### REQUIRED WORK
Set down the records that follow exactly, every line of them.

::::::::::

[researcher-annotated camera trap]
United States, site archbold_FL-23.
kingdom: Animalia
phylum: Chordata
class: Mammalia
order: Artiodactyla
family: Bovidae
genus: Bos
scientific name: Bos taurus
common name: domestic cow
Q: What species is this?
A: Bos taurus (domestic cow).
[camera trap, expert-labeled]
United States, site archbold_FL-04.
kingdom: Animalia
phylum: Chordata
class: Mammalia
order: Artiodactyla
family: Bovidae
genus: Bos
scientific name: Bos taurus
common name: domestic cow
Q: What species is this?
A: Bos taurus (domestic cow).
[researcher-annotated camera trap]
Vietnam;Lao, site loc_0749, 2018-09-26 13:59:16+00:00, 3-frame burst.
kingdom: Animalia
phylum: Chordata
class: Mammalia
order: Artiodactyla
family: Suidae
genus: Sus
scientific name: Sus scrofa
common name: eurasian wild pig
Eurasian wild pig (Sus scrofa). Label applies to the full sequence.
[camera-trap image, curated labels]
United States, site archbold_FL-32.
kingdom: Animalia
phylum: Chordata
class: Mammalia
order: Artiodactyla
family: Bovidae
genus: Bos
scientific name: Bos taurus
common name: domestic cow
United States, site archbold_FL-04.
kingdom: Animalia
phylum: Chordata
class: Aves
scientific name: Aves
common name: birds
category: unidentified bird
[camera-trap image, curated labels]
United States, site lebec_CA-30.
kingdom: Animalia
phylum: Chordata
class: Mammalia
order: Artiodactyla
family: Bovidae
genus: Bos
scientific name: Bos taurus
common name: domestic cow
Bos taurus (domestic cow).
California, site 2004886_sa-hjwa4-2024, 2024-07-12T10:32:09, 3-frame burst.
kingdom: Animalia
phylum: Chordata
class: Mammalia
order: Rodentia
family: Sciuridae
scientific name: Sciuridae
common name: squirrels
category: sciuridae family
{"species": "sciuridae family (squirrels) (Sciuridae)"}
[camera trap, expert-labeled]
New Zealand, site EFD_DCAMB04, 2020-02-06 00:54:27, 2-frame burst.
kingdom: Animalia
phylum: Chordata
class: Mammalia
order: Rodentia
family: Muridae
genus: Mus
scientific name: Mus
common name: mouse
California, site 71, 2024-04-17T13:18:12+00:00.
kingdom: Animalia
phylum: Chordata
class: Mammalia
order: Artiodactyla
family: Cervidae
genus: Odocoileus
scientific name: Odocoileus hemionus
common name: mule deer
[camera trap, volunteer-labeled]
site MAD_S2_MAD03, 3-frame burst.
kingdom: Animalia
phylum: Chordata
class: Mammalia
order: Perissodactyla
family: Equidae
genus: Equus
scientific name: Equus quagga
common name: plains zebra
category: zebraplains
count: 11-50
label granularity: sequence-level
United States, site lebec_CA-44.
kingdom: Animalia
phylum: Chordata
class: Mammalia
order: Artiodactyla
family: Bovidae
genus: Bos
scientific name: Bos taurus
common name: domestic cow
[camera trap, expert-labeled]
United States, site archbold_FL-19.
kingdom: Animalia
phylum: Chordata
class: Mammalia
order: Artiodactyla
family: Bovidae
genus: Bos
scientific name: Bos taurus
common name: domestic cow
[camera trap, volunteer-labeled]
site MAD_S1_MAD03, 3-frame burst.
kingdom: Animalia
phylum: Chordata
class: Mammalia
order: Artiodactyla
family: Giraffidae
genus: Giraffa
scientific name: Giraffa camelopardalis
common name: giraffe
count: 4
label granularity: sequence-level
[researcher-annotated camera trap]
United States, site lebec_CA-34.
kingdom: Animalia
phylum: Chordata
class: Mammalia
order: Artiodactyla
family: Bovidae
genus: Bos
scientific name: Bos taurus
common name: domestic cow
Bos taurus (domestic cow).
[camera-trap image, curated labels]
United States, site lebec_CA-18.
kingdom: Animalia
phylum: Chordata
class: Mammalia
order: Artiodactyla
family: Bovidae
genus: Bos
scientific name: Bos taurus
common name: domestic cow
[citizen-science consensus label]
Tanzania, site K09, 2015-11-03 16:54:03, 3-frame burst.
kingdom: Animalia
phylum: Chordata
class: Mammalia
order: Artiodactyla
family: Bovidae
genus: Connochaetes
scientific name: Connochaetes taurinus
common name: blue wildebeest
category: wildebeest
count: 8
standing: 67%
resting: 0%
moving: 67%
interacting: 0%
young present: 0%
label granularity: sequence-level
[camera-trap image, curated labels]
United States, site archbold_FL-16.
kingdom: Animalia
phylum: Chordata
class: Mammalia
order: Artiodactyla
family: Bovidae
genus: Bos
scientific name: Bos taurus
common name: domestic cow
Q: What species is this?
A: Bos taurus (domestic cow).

::::::::::

### ANSWER SPACE
[researcher-annotated camera trap]
United States, site archbold_FL-23.
kingdom: Animalia
phylum: Chordata
class: Mammalia
order: Artiodactyla
family: Bovidae
genus: Bos
scientific name: Bos taurus
common name: domestic cow
Q: What species is this?
A: Bos taurus (domestic cow).
[camera trap, expert-labeled]
United States, site archbold_FL-04.
kingdom: Animalia
phylum: Chordata
class: Mammalia
order: Artiodactyla
family: Bovidae
genus: Bos
scientific name: Bos taurus
common name: domestic cow
Q: What species is this?
A: Bos taurus (domestic cow).
[researcher-annotated camera trap]
Vietnam;Lao, site loc_0749, 2018-09-26 13:59:16+00:00, 3-frame burst.
kingdom: Animalia
phylum: Chordata
class: Mammalia
order: Artiodactyla
family: Suidae
genus: Sus
scientific name: Sus scrofa
common name: eurasian wild pig
Eurasian wild pig (Sus scrofa). Label applies to the full sequence.
[camera-trap image, curated labels]
United States, site archbold_FL-32.
kingdom: Animalia
phylum: Chordata
class: Mammalia
order: Artiodactyla
family: Bovidae
genus: Bos
scientific name: Bos taurus
common name: domestic cow
United States, site archbold_FL-04.
kingdom: Animalia
phylum: Chordata
class: Aves
scientific name: Aves
common name: birds
category: unidentified bird
[camera-trap image, curated labels]
United States, site lebec_CA-30.
kingdom: Animalia
phylum: Chordata
class: Mammalia
order: Artiodactyla
family: Bovidae
genus: Bos
scientific name: Bos taurus
common name: domestic cow
Bos taurus (domestic cow).
California, site 2004886_sa-hjwa4-2024, 2024-07-12T10:32:09, 3-frame burst.
kingdom: Animalia
phylum: Chordata
class: Mammalia
order: Rodentia
family: Sciuridae
scientific name: Sciuridae
common name: squirrels
category: sciuridae family
{"species": "sciuridae family (squirrels) (Sciuridae)"}
[camera trap, expert-labeled]
New Zealand, site EFD_DCAMB04, 2020-02-06 00:54:27, 2-frame burst.
kingdom: Animalia
phylum: Chordata
class: Mammalia
order: Rodentia
family: Muridae
genus: Mus
scientific name: Mus
common name: mouse
California, site 71, 2024-04-17T13:18:12+00:00.
kingdom: Animalia
phylum: Chordata
class: Mammalia
order: Artiodactyla
family: Cervidae
genus: Odocoileus
scientific name: Odocoileus hemionus
common name: mule deer
[camera trap, volunteer-labeled]
site MAD_S2_MAD03, 3-frame burst.
kingdom: Animalia
phylum: Chordata
class: Mammalia
order: Perissodactyla
family: Equidae
genus: Equus
scientific name: Equus quagga
common name: plains zebra
category: zebraplains
count: 11-50
label granularity: sequence-level
United States, site lebec_CA-44.
kingdom: Animalia
phylum: Chordata
class: Mammalia
order: Artiodactyla
family: Bovidae
genus: Bos
scientific name: Bos taurus
common name: domestic cow
[camera trap, expert-labeled]
United States, site archbold_FL-19.
kingdom: Animalia
phylum: Chordata
class: Mammalia
order: Artiodactyla
family: Bovidae
genus: Bos
scientific name: Bos taurus
common name: domestic cow
[camera trap, volunteer-labeled]
site MAD_S1_MAD03, 3-frame burst.
kingdom: Animalia
phylum: Chordata
class: Mammalia
order: Artiodactyla
family: Giraffidae
genus: Giraffa
scientific name: Giraffa camelopardalis
common name: giraffe
count: 4
label granularity: sequence-level
[researcher-annotated camera trap]
United States, site lebec_CA-34.
kingdom: Animalia
phylum: Chordata
class: Mammalia
order: Artiodactyla
family: Bovidae
genus: Bos
scientific name: Bos taurus
common name: domestic cow
Bos taurus (domestic cow).
[camera-trap image, curated labels]
United States, site lebec_CA-18.
kingdom: Animalia
phylum: Chordata
class: Mammalia
order: Artiodactyla
family: Bovidae
genus: Bos
scientific name: Bos taurus
common name: domestic cow
[citizen-science consensus label]
Tanzania, site K09, 2015-11-03 16:54:03, 3-frame burst.
kingdom: Animalia
phylum: Chordata
class: Mammalia
order: Artiodactyla
family: Bovidae
genus: Connochaetes
scientific name: Connochaetes taurinus
common name: blue wildebeest
category: wildebeest
count: 8
standing: 67%
resting: 0%
moving: 67%
interacting: 0%
young present: 0%
label granularity: sequence-level
[camera-trap image, curated labels]
United States, site archbold_FL-16.
kingdom: Animalia
phylum: Chordata
class: Mammalia
order: Artiodactyla
family: Bovidae
genus: Bos
scientific name: Bos taurus
common name: domestic cow
Q: What species is this?
A: Bos taurus (domestic cow).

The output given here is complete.